I'll bite.. .what's that
-Nate
Detailer

That certainly looks like fun ! .

Bummer about the collision and damage, the kid needs to be set down and talked to if not taken back for better training .

You're right about the 'chauffeur fracture' ~ the knob on the end of the lower arm bone snaps *right* off and it's no fun to get it fixed .

I also managed to break every bone in my hand so I'm lucky I can still ride & spin wrenches .

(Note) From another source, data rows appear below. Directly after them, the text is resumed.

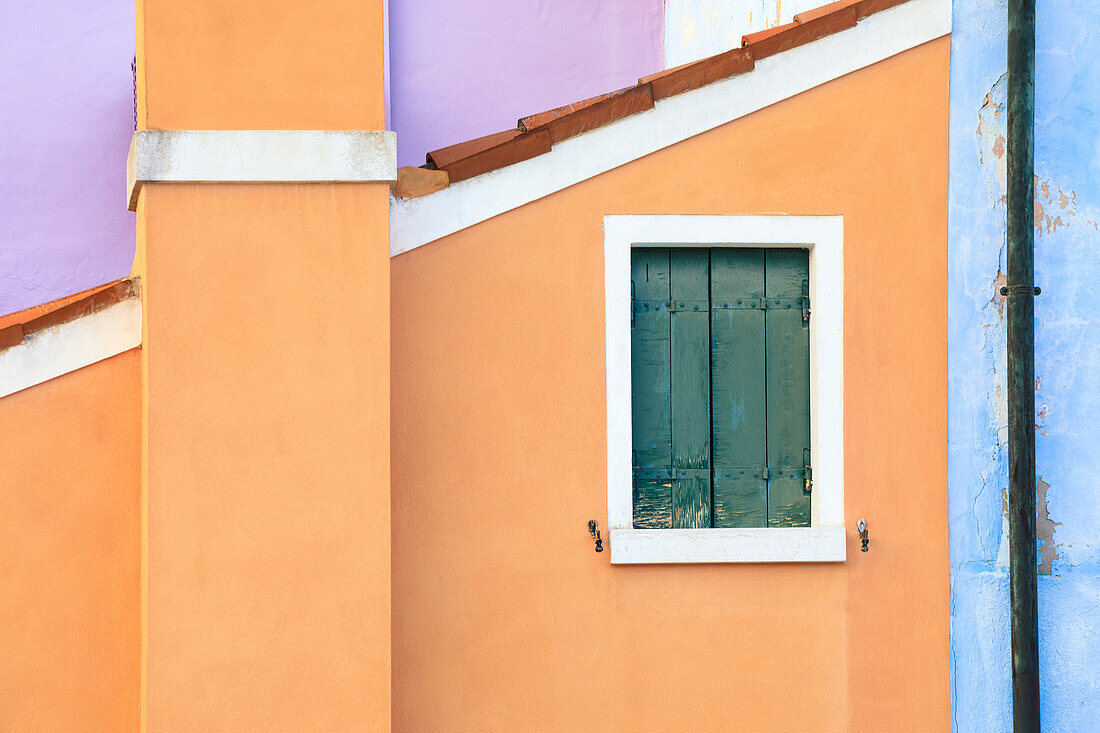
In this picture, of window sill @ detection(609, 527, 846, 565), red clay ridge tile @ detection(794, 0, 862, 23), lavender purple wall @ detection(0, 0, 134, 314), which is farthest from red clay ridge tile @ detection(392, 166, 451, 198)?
lavender purple wall @ detection(0, 0, 134, 314)

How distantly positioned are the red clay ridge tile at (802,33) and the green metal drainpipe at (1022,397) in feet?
2.40

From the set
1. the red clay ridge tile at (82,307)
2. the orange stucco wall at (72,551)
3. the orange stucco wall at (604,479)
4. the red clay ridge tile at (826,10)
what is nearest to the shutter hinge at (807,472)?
the orange stucco wall at (604,479)

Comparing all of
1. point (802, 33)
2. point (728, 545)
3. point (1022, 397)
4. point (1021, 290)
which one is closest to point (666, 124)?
point (802, 33)

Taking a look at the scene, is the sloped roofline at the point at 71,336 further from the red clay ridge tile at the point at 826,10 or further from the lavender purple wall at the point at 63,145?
the red clay ridge tile at the point at 826,10

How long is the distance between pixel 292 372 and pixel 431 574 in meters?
1.00

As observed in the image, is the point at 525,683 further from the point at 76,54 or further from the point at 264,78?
the point at 76,54

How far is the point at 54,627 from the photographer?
4.34m

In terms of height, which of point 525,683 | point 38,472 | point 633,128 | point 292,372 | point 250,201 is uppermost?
point 633,128

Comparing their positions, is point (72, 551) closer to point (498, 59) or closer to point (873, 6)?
point (873, 6)

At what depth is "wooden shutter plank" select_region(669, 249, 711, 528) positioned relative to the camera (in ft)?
16.0

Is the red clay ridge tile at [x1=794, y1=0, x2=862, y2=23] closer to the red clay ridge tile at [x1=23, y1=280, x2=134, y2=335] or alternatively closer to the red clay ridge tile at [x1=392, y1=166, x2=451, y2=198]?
the red clay ridge tile at [x1=392, y1=166, x2=451, y2=198]

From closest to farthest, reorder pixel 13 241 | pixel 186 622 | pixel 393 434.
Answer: pixel 186 622 < pixel 393 434 < pixel 13 241

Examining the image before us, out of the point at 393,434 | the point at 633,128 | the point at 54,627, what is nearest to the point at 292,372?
the point at 393,434

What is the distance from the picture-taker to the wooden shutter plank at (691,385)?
4863 millimetres
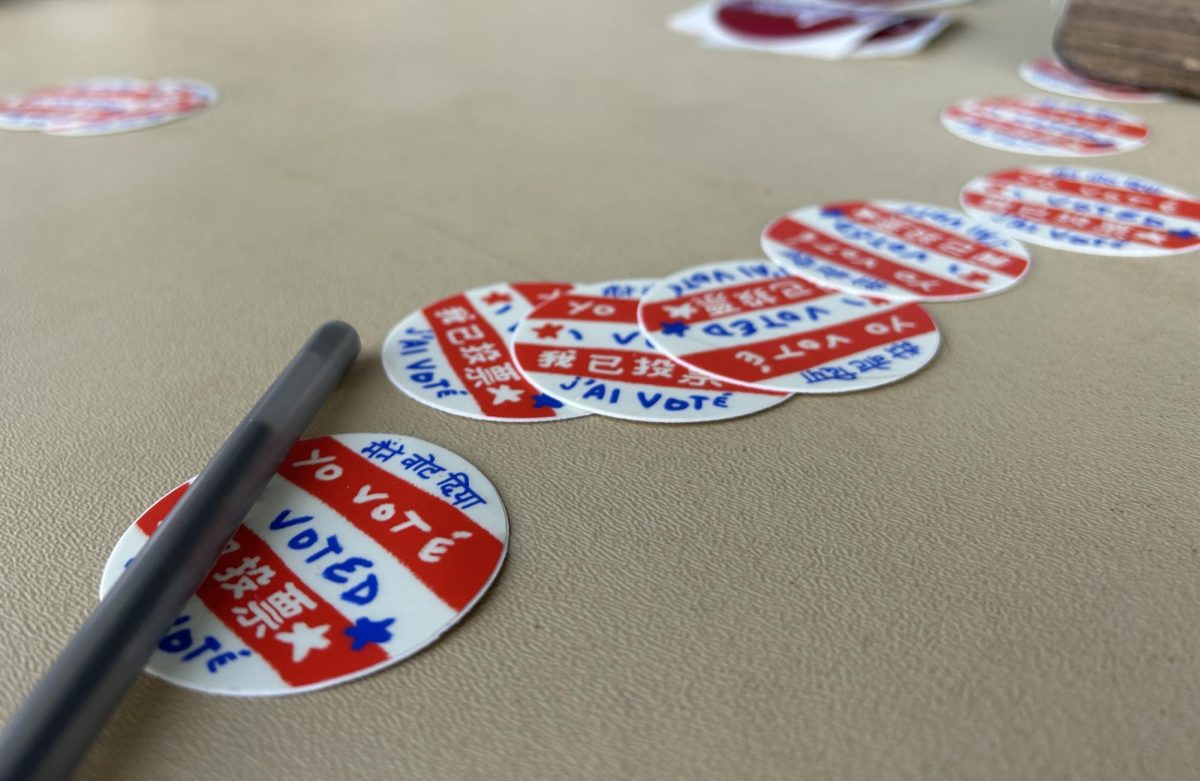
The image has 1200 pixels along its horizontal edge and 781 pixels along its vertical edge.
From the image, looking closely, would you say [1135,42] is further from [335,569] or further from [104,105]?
[104,105]

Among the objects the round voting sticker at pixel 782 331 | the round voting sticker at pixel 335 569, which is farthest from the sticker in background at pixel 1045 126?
the round voting sticker at pixel 335 569

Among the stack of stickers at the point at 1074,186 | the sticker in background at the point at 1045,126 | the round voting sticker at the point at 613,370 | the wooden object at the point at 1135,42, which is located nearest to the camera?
the round voting sticker at the point at 613,370

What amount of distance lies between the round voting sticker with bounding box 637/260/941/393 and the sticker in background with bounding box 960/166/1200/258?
267 millimetres

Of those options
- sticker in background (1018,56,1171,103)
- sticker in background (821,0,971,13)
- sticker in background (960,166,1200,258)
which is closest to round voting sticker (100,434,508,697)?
sticker in background (960,166,1200,258)

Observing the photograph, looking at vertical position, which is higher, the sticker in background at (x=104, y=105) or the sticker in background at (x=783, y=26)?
the sticker in background at (x=783, y=26)

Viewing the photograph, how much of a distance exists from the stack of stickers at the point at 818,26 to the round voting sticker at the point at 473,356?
1132mm

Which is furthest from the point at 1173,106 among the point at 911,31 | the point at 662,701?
the point at 662,701

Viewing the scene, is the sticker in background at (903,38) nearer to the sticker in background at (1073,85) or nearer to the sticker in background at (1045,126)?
the sticker in background at (1073,85)

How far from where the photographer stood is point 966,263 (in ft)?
A: 3.47

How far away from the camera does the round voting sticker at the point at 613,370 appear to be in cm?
82

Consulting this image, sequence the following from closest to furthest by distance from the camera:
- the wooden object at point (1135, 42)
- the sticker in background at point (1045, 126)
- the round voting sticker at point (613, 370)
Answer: the round voting sticker at point (613, 370) → the sticker in background at point (1045, 126) → the wooden object at point (1135, 42)

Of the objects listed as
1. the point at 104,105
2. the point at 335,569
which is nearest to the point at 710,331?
the point at 335,569

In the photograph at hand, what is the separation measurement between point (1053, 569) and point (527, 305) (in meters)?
0.53

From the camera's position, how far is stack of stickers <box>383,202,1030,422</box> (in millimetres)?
837
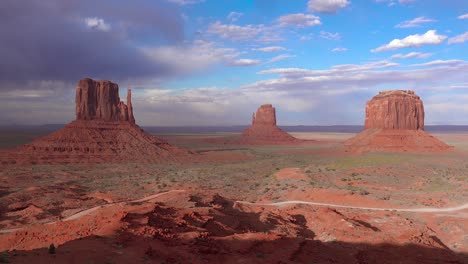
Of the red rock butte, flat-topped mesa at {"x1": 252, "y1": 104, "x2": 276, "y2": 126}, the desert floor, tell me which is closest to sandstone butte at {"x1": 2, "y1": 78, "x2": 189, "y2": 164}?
the desert floor

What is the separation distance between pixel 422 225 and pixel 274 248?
14154 millimetres

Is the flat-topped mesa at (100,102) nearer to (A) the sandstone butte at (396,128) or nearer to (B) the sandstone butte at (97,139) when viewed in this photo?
(B) the sandstone butte at (97,139)

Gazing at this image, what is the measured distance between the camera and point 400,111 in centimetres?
9256

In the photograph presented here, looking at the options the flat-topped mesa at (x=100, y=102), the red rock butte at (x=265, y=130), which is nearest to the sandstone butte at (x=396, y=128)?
the red rock butte at (x=265, y=130)

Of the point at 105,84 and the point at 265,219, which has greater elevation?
the point at 105,84

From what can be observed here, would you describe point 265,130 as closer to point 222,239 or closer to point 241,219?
point 241,219

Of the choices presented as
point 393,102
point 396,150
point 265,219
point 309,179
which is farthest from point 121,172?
point 393,102

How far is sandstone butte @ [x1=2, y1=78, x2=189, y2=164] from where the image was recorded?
7425cm

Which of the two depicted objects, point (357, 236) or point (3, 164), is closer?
point (357, 236)

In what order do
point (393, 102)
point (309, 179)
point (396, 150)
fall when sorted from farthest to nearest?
point (393, 102)
point (396, 150)
point (309, 179)

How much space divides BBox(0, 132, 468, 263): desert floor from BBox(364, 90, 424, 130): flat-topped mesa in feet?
129

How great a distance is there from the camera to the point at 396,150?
84.3 meters

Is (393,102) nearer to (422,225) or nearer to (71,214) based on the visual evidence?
(422,225)

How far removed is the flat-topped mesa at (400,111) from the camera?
92438 millimetres
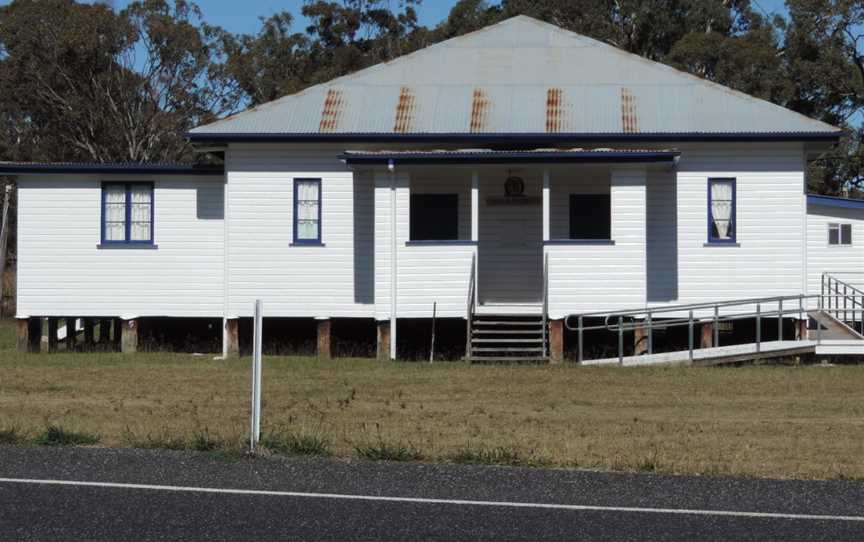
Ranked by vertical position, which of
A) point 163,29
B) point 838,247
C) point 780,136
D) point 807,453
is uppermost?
point 163,29

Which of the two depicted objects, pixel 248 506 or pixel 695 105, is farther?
pixel 695 105

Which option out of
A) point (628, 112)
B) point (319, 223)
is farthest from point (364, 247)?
point (628, 112)

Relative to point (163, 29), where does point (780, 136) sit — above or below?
below

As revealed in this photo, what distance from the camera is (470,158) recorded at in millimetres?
24438

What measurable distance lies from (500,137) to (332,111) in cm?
338

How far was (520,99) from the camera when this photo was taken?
26906mm

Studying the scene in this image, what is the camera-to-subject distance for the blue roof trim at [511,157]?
79.7 feet

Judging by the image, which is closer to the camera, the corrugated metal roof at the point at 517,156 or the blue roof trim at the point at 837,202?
the corrugated metal roof at the point at 517,156

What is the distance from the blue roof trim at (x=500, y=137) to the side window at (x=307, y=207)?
84cm

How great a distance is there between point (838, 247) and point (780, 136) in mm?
5225

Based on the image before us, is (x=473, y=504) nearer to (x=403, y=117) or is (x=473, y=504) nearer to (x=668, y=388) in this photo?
(x=668, y=388)

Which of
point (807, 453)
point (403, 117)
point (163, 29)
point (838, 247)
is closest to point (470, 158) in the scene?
point (403, 117)

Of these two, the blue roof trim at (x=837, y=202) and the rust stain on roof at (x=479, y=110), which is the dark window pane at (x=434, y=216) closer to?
the rust stain on roof at (x=479, y=110)

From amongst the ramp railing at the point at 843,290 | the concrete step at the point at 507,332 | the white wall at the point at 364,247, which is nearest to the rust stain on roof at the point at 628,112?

This sort of thong is why I'll never go racing .

-Nate
Tinkerah
Engineer

You are a true Sportsman Jack.
ShifterDan
New Driver

I totally disagree with the authors opinion about the (racing) incident and find his whining about it completely absurd. The car who passed him obviously took the wrong line into the next corner way too fast. If the author was a skilled racer, he would have anticipated the passers spin, braked heavier, and dove inside him. Ignoring the other drivers poor corner entry, going for a non-existent gap, and hoping you’d skim off the spinner equates to equal culpability in the resultant contact. Suck it up Jack, you were pissed he passed you and it provoked you into a bad decision when he spun. Avoidable contact indeed.
Jack_Hagerty
Moderator

Couldn't have been that angry; you can see me moving over and letting him by at the beginning of the video 🙂

That being said, I'll accept your Monday-morning critique as there's some fairness to it. I simply didn't know the track or the car well enough to have a library of available moves in that scenario. I also had some traffic behind me that might have reacted badly to me going across their bow on short notice. Getting over to that part of the corner would have been a little dicey at speed anyway; at least half of the move would have been on the downhill and slippery inside of the turn. And I was all of six inches or so from making it by without incident anyway, at which point I'd have looked like a genius for staying outside. Still. Could have done better, for sure.

As for your claim of "equal culpability"... I'll assume you're just kicking me while I'm down, for fun, and that's fine. There's no sanctioning body in the world that assigns equal penalties for hitting a car that starts spinning 10-15 feet away from you when both of you are already in the corner. You know that and I know that.